Kathy Pichora-Fuller inducted as a fellow, stands with James Cross, President and Marie-France Reynault, President-Elect of CAHS.

Dr. Kathy Pichora-Fuller Elected into the Canadian Academy of Health Sciences

Tanya Rohrmoser
Kathy Pichora-Fuller

Seventy-one newly elected fellows were recently celebrated at the 2022 Canadian Academy of Health Sciences (CAHS) induction ceremony, which was held in Ottawa on October 20 at the National Arts Centre. CAHS brings together Canada’s top-ranked health and biomedical scientists and scholars — drawn from disciplines across universities, healthcare, and research institutes nationwide — to make a positive impact on the urgent health concerns of Canadians.

For those in Canada’s health science community, election to CAHS is one of the highest honours.

“Becoming a member of the Canadian Academy of Health Sciences recognizes Fellows’ dedication to health sciences,” says CAHS president, Dr. Sioban Nelson. “We are proud of their accomplishments, and we are honoured to welcome them.”

This year, Professor Emerita Kathy Pichora-Fuller was elected to the Academy, recognized for her dedication, excellence, and contributions to the field of Psychology. A world leader in research and clinical practice, Pichora-Fuller boasts a long and impressive list of accomplishments. Her work focuses on the links between auditory and cognitive aging and the health and well-being of older adults.

“The inspiration for my work started with the stories told to me by so many older adults about how hearing problems affected their participation in everyday life,” Pichora-Fuller explains, who worked as a Clinical Audiologist and the Audiology Supervisor at Mount Sinai Hospital before doing her doctorate in Psychology at the University of Toronto (1986-1991). She worked in UBC’s School of Audiology and Speech Sciences for ten years before joining the faculty in the Department of Psychology at the University of Toronto Mississauga — where she is now Professor Emerita — in 2002. She is the Past President of the International Collegium of Rehabilitative Audiology and an Adjunct Professor in the Department of Gerontology at Simon Fraser University.

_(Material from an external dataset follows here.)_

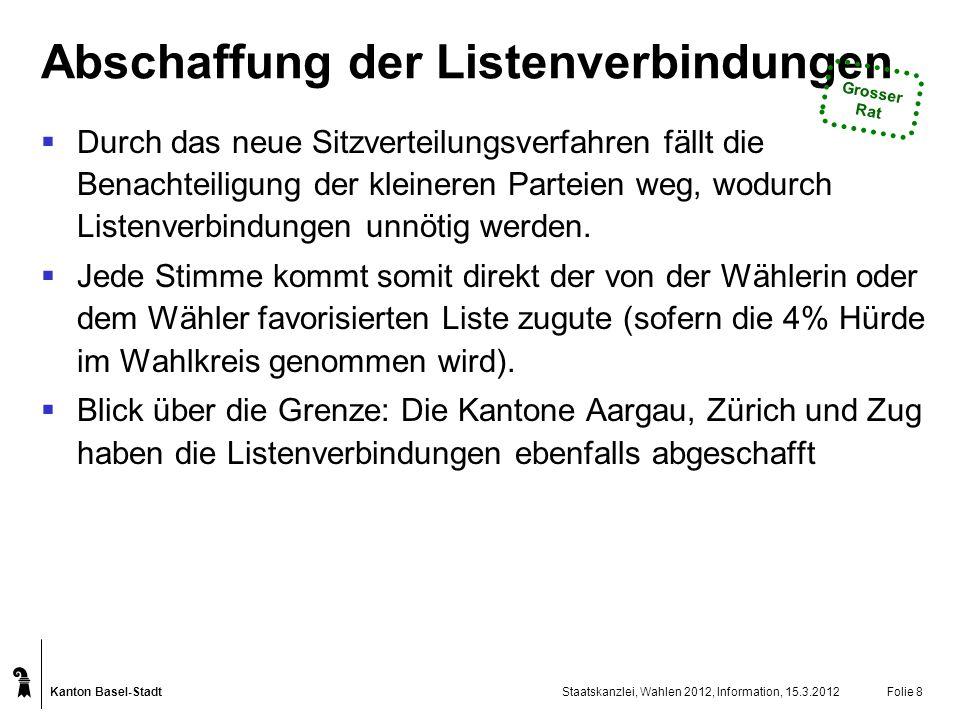 Kanton Basel-Stadt Staatskanzlei, Wahlen 2012, Information, 15.3.2012Folie 9 SPGBFDPCVPLDPSVPEVPGLPDSP Wähleranteil in %28.1912.9510.089.328.9913.945.255.113.16 Anzahl Sitze nach Hagenbach- Bischoff 3315109914441 Anzahl Sitze nach Sainte- Laguë 301399914564 Vergleich Sitzverteilung Grosser Rat Hagenbach-Bischoff (ohne Listenverbindungen und mit 5%-Quorum in einem Wahlkreis) vs.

“Over about four decades, I have combined my clinical experience as a rehabilitative audiologist and my research as a cognitive psychologist to understand age-related sensory-cognitive links,” Pichora-Fuller says. “Now we know that hearing loss in older adults increases risk for dementia as well as declines in physical (e.g., falls), psychological (e.g., depression), and social (e.g., isolation, loneliness) health.”

Pichora-Fuller was awarded the International Award in 2014 by the American Academy of Audiology and received the Eve Kassirer Lifetime Achievement Award from Speech-Language and Audiology Canada in 2021. More recently, she says she’s been inspired working with the World Health Organization and other international organizations to find new ways to integrate hearing health into healthy aging.

Now as a member of CAHS, Pichora-Fuller sees exciting new opportunities ahead. Election to Fellowship carries with it a covenant to serve the Academy and future well-being of the health sciences; members work together to evaluate Canada’s health challenges and recommend strategic, actionable solutions.

 “I look forward to opportunities to influence policies,” she shares, “And to contribute to implementing solutions that advance the inclusion of evidence-based hearing healthcare in the broader context of the national dementia strategy, new inter-professional team approaches to primary care and long-term care for older adults, and initiatives to promote healthy aging.”